Nothing should differ between your answer and the records below.

===== Given data

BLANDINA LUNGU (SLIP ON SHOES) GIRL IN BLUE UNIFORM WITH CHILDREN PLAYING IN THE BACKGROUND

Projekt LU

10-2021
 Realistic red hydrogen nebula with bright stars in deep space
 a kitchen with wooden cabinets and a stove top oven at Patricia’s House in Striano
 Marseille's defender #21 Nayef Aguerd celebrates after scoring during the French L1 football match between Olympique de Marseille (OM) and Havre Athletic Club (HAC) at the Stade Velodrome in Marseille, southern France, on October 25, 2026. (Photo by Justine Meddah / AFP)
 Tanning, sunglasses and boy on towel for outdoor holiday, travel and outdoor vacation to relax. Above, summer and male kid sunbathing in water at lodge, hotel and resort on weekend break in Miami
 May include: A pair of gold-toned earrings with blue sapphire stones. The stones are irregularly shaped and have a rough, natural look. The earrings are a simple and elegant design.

==========

Solution:
BLANDINA LUNGU (SLIP ON SHOES) GIRL IN BLUE UNIFORM WITH CHILDREN PLAYING IN THE BACKGROUND

Projekt LU

10-2021
 Realistic red hydrogen nebula with bright stars in deep space
 a kitchen with wooden cabinets and a stove top oven at Patricia’s House in Striano
 Marseille's defender #21 Nayef Aguerd celebrates after scoring during the French L1 football match between Olympique de Marseille (OM) and Havre Athletic Club (HAC) at the Stade Velodrome in Marseille, southern France, on October 25, 2026. (Photo by Justine Meddah / AFP)
 Tanning, sunglasses and boy on towel for outdoor holiday, travel and outdoor vacation to relax. Above, summer and male kid sunbathing in water at lodge, hotel and resort on weekend break in Miami
 May include: A pair of gold-toned earrings with blue sapphire stones. The stones are irregularly shaped and have a rough, natural look. The earrings are a simple and elegant design.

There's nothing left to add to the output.